1. This forum section is a read-only archive which contains old newsgroup posts. If you wish to post a query, please do so in one of our main forum sections (here). This way you will get a faster, better response from the members on Motherboard Point.

whose cc recognises byte moves

Discussion in 'Embedded' started by Pat LaVarre, Jan 15, 2004.

  1. Pat LaVarre

    Pat LaVarre Guest

    Newsgroups:comp.arch.embedded
    Lately elsewhere I saw people mocking the practice of writing explicit
    byte assignments in C, which brings me here now asking, anyone with an
    8051 compiler want to try compiling the following code snippet?
    Possibly before I saw:

    1) Some compilers actually involve 32-bit arithmetic, rather than
    moving bytes, ouch.

    2) Some compilers allocate the unsigned long twice, once as a local
    variable, then again as a separate result, ouch.

    3) Many compilers fail to produce the same machine code for both of
    these expressions of the same idea e.g. my 32-bit Linux desktop `gcc
    --version` 3.2.2 here now, when run as c.a.e. lately helpfully
    suggested:

    gcc -c -fomit-frame-pointer -O3 -Wall -W hi.c
    objdump -dS hi.o

    A frustrating failure of the C compilers for 8 and 16 bit
    microcontrollers to understand what I meant by what I said plainly and
    simply in the first place, yes?

    Pat LaVarre

    /// ways of fetching a potentially misaligned big-endian 32-bits ...
    /// (op x25 Read Capacity bytes[4:5:6:7] is disc bytes per read block)

    long sub1(char * chars) {
    long result;
    result = (chars[4] << 0x18) |
    (chars[5] << 0x10) |
    (chars[6] << 0x08) |
    (chars[7] << 0x00);
    return result;
    }

    #include <endian.h>

    #if __BYTE_ORDER != __BIG_ENDIAN /* if byte 0 lsb */
    #define LIL(I, N) (((unsigned char *)&(I))[N])
    #define BIG(I, N) LIL(I, sizeof (I) - (N))

    #else /* else if byte 0 msb */
    #define BIG(I, N) (((unsigned char *)&(I))[N])
    #define LIL(I, N) BIG(I, sizeof (I) - (N))

What the exercise asks >> Carry on the newsgroup post about C compilers and byte moves, starting right after its last line. The listing has nothing to do with this.

Given information >>
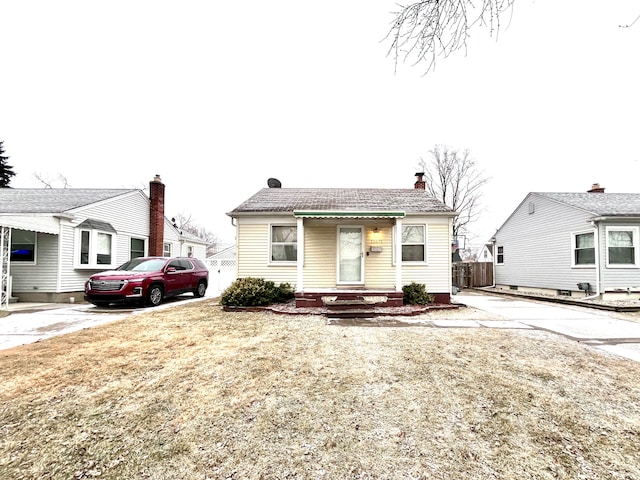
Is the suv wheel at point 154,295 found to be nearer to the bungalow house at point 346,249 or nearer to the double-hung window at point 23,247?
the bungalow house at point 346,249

Output below >>
    #endif

    long sub2(char * chars) {
    long result;
    LIL(result, 3) = chars[4];
    LIL(result, 2) = chars[5];
    LIL(result, 1) = chars[6];
    LIL(result, 0) = chars[7];
    return result;
    }
     
    Pat LaVarre, Jan 15, 2004
    #1
    1. Advertisements

  2. I do not agree that both functions are the same - what if long's and char's
    are signed?
    I have tried it on KEIL, and sub2 works pretty neat - only a few moves and
    that's it...
    sub1 depends on the type of long's and char's...Anyway, a lot
    of shifting occured. On the other side - you said your compiler to shift the
    bytes, so it did...
    Also I have declared pointers to be of data type pointers - that makes the
    code clearer to follow.

    BTW. you have forgotten that we do not have endian.h file ;)

    regards

    Dejan
     
    Dejan Durdenic, Jan 15, 2004
    #2
    1. Advertisements

  3. Pat LaVarre

    Thad Smith Guest

    Some may have optimizers that recognize the shift-by-8/shift-by-16.
    Many don't.
    This code has two bugs. For targets with 16-bit ints, (chars[4]<<0x18)
    resulting in converting a char to a 16-bit int, shifting left 24 bits,
    with a result of type int. This is undefined, since the result doesn't
    fit into a 16-bit int.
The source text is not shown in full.